Resveratrol attenuates hepatotoxicity of rats exposed to arsenic trioxide.

Arsenic trioxide (As(2)O(3)) is an environmental pollutant and potent toxicant to humans. However, it also shows substantial anti-cancer activity in individuals with acute promyelocytic leukemia (APL). Unfortunately, As(2)O(3)-treated leukemia patients suffer hepatotoxicity. Resveratrol has been demonstrated to have efficient antioxidant and antineoplastic activities. The study that how As(2)O(3) in combination with resveratrol affects hepatotoxicity and arsenic accumulation in the liver is lacking, and the present study tackles this question. Wistar rats were injected with 3mg/kg As(2)O(3) on alternate days; resveratrol (8mg/kg) was administered 1h before As(2)O(3).
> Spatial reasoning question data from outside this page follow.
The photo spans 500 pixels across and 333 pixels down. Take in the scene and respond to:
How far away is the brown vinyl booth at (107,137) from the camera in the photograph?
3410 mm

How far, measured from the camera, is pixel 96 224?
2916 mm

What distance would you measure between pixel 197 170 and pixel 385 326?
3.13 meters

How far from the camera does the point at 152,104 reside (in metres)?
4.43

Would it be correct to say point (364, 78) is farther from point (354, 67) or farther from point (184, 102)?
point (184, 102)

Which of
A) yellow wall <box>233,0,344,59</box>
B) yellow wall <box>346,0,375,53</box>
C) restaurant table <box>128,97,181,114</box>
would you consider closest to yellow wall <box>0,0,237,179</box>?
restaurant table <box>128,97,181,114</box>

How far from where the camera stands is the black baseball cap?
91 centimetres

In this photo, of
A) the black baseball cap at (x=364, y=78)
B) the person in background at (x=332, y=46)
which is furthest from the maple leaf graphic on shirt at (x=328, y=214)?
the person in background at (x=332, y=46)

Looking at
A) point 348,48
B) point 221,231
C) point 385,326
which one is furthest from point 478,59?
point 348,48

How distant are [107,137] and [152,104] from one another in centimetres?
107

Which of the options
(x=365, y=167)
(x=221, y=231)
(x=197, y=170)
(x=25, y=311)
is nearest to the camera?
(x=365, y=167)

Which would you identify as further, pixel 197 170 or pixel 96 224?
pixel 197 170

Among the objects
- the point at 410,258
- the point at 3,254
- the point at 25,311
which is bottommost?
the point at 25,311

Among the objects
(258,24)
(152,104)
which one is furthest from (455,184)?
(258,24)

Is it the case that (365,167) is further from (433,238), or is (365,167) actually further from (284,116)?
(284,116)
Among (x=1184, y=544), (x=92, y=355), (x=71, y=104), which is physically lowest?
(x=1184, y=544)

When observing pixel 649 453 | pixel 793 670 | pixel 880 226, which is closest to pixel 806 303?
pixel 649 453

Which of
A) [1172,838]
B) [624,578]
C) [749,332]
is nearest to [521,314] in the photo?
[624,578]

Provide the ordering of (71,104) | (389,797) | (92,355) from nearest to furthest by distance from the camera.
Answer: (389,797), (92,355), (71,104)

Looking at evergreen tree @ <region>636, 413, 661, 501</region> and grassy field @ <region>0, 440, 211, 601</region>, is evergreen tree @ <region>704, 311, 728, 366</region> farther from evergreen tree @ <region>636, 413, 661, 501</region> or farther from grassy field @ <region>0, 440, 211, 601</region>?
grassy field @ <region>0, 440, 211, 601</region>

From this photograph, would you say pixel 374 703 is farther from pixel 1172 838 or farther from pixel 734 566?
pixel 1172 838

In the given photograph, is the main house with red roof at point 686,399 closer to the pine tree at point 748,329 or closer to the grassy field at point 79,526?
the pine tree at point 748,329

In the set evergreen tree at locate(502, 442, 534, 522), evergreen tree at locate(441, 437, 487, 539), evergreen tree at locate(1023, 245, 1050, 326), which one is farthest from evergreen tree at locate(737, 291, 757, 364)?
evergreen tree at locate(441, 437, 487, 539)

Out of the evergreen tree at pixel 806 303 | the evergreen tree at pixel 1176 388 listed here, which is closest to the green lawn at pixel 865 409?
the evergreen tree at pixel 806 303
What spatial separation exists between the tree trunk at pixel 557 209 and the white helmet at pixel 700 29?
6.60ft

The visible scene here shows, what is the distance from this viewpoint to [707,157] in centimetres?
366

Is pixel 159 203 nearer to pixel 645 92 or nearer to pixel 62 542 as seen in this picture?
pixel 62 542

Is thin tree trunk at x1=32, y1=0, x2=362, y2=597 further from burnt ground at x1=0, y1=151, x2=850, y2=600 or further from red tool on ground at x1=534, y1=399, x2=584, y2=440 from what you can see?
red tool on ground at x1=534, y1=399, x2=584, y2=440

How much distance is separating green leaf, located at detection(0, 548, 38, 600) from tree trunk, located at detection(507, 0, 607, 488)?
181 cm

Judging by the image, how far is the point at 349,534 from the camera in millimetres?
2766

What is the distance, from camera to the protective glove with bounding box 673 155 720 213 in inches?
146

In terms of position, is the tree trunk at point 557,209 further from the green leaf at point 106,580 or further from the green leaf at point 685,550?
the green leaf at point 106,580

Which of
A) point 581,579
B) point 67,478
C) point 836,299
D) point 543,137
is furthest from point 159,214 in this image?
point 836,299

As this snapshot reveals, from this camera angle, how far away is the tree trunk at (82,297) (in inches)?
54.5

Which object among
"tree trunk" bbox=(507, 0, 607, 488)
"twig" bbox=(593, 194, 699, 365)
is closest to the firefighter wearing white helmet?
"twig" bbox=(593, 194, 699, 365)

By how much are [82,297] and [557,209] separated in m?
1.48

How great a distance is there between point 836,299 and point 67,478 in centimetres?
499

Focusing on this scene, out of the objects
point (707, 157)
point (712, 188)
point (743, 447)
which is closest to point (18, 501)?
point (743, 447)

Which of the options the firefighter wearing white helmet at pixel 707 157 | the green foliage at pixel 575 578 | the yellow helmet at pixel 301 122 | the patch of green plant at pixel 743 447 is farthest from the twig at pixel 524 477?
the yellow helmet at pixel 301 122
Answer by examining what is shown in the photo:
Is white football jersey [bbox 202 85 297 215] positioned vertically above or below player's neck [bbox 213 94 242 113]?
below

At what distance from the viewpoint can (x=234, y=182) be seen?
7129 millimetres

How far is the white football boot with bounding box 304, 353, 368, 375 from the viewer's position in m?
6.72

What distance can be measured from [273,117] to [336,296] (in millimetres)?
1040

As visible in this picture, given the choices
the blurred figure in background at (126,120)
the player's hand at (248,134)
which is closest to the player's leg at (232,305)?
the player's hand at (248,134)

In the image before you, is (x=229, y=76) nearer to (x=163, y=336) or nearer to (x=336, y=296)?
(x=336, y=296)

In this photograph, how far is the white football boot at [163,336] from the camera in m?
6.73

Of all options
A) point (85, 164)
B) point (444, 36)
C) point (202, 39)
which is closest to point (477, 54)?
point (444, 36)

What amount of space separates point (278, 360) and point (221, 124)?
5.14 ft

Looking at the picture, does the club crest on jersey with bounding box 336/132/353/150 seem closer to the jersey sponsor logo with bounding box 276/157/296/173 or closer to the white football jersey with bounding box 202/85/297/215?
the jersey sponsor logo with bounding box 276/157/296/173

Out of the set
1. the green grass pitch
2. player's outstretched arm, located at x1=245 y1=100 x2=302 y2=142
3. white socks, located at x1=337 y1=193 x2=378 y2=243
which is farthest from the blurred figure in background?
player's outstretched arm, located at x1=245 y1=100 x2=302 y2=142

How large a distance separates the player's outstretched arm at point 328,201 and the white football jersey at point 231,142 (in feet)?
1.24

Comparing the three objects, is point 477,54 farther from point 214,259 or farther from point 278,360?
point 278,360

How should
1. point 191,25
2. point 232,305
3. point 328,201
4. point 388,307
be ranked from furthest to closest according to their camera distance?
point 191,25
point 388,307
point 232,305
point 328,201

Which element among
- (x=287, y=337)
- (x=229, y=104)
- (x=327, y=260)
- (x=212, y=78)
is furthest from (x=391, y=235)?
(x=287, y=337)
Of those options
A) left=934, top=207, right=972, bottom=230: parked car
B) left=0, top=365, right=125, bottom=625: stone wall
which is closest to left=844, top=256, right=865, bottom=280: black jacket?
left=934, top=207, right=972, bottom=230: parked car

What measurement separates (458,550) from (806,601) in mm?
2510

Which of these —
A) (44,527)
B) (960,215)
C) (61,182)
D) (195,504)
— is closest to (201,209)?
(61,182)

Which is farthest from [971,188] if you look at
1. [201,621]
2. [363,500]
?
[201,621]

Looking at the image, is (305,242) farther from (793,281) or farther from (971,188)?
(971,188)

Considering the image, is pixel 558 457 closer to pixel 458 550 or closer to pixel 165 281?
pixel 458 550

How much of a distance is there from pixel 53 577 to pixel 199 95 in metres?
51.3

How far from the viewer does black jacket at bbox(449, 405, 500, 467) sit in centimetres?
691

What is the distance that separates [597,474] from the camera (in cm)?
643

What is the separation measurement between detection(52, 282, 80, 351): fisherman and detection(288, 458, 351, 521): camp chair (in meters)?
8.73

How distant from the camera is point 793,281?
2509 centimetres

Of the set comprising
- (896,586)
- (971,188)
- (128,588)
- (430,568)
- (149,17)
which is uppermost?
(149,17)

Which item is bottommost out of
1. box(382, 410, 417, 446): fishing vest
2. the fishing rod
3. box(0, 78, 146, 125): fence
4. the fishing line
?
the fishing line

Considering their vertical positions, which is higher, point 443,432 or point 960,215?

Rats were killed on the 8th day to determine histological liver damage, the antioxidant enzymes in serum, the ratio of reduced glutathione (GSH) to oxidized glutathione (GSSG), and arsenic accumulation in the liver. In the resveratrol+As(2)O(3) group, activities of superoxide dismutase, catalase in serum and GSH/GSSG were significantly increased, histopathological effects were reduced, and arsenic accumulation markedly decreased in the liver, compared with the As(2)O(3)-treated group. Thus, resveratrol attenuated As(2)O(3)-induced hepatotoxicity by decreasing oxidative stress and arsenic accumulation in the liver. These data suggest that use of resveratrol as post-remission therapy of APL and adjunctive therapy in patients with chronic exposure to arsenic may decrease arsenic hepatotoxicity.